Preheat the oven to 375 degrees F, then turn down to 200 degrees F.

Set a wire rack on a baking sheet and place a single layer of bread slices on the rack. Place in the preheated oven and bake, slowly, turning once, until the bread is hard, crunchy, and dry all the way through, but not browned. This is a fairly slow process, it might take 45 to 60 minutes, but set the timer at 20-minute intervals to remind you to check. You will either need to do 2 sheets worth of bread (in which case, reverse their positions in the oven halfway through), or repeat the toasting again until all bread is prepared. Remove the dry bread from the oven and let cool.

Coarsely crumble the bread into a large bowl. Add the onion and leafy celery and toss to combine. Measure the sage (starting with the smaller amount) into your hands and rub the leaves back and forth in your palms until they crumble. Add the sage to the bread mixture. Pour the melted butter over the mixture and toss well to combine. Add the soaked dried fruit and toss again. The dressing should still be dry. Begin adding the liquid, a combination of vegetable stock and the reserved fruit soaking liquid. Use more stock than juice, and use just enough to moisten the dressing without making it soggy. Keep tossing, adding stock as needed. Add tamari, starting with about 1 tablespoon. Taste for salt and add it and plenty of pepper to taste. Add more sage, dried basil or oregano, if you like. The stuffing can be prepared to this point and stored, covered and refrigerated, overnight.

On the day you plan to stuff the pumpkin, preheat the oven to 375 degrees F.

If not using nonstick baking dish, spray one large enough to accommodate the pumpkin with cooking spray.

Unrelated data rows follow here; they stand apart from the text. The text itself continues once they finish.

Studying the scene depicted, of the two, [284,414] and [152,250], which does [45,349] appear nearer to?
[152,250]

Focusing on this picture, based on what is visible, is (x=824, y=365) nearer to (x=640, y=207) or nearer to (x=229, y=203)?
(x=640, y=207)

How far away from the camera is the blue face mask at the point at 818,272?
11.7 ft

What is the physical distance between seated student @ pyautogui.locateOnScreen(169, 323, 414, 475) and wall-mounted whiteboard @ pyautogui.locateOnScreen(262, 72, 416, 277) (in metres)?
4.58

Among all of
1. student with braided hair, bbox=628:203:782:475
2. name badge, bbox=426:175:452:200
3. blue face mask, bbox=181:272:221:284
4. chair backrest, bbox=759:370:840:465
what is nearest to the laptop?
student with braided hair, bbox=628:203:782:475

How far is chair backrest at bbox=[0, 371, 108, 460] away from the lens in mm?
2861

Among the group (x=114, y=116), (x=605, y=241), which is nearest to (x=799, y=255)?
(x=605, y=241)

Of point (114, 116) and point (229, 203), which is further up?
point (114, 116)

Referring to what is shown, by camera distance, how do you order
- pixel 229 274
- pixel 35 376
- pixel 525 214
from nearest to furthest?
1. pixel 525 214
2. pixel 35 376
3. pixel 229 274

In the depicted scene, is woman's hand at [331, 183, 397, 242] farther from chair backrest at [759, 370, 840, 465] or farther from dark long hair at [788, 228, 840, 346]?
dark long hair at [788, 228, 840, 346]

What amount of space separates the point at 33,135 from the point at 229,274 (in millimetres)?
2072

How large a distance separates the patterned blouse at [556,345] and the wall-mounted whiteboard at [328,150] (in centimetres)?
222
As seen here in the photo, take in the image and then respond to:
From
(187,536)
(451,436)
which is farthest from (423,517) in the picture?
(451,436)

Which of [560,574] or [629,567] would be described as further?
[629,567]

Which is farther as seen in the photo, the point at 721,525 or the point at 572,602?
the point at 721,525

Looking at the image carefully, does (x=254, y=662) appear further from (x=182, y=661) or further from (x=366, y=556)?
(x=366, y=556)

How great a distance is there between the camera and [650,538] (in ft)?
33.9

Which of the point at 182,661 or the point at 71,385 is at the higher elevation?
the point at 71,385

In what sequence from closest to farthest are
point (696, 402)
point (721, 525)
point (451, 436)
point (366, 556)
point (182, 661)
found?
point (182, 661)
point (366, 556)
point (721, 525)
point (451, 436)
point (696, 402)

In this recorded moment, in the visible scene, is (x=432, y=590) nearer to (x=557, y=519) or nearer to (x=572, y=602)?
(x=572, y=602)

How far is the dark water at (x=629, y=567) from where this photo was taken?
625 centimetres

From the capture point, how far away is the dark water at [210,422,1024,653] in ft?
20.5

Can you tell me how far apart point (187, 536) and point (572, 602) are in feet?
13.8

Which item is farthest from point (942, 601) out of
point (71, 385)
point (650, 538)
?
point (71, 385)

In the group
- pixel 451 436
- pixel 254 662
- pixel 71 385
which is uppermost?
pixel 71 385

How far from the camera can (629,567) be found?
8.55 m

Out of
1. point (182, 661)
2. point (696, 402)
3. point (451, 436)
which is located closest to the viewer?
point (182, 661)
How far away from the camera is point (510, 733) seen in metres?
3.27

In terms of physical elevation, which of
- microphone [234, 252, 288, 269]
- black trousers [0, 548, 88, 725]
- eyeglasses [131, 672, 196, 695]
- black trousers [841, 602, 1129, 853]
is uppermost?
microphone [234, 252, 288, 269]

Stuff the dressing into the cavity of the prepared pumpkin, topping with the pumpkin’s cap. Place the stuffed pumpkin in the prepared baking dish. Place in the preheated oven and bake until the pumpkin is slightly brown and looks a bit collapsed in on itself, about 40 minutes. Serve whole, at the table.

To prepare pumpkin >
Buff-colored varieties are sweeter by far than the bright orange ones.
Cut off and reserve a lid, as in preparing a jack-o’-lantern. Scoop out all seeds and fibers.
Put an inch or two of water in a large pot. Place the pumpkin, cut-side down, in the water, cap wedged in near it.
Bring to a boil over high heat. Cover tightly and steam for 10 to 15 minutes to precook slightly.
Remove the pot from the heat and let cool.
When cool, remove from the pot.
Season the inside with salt, pepper, a little tamari, Pickapeppa and brown sugar, rubbing this into the exposed interior flesh after steaming.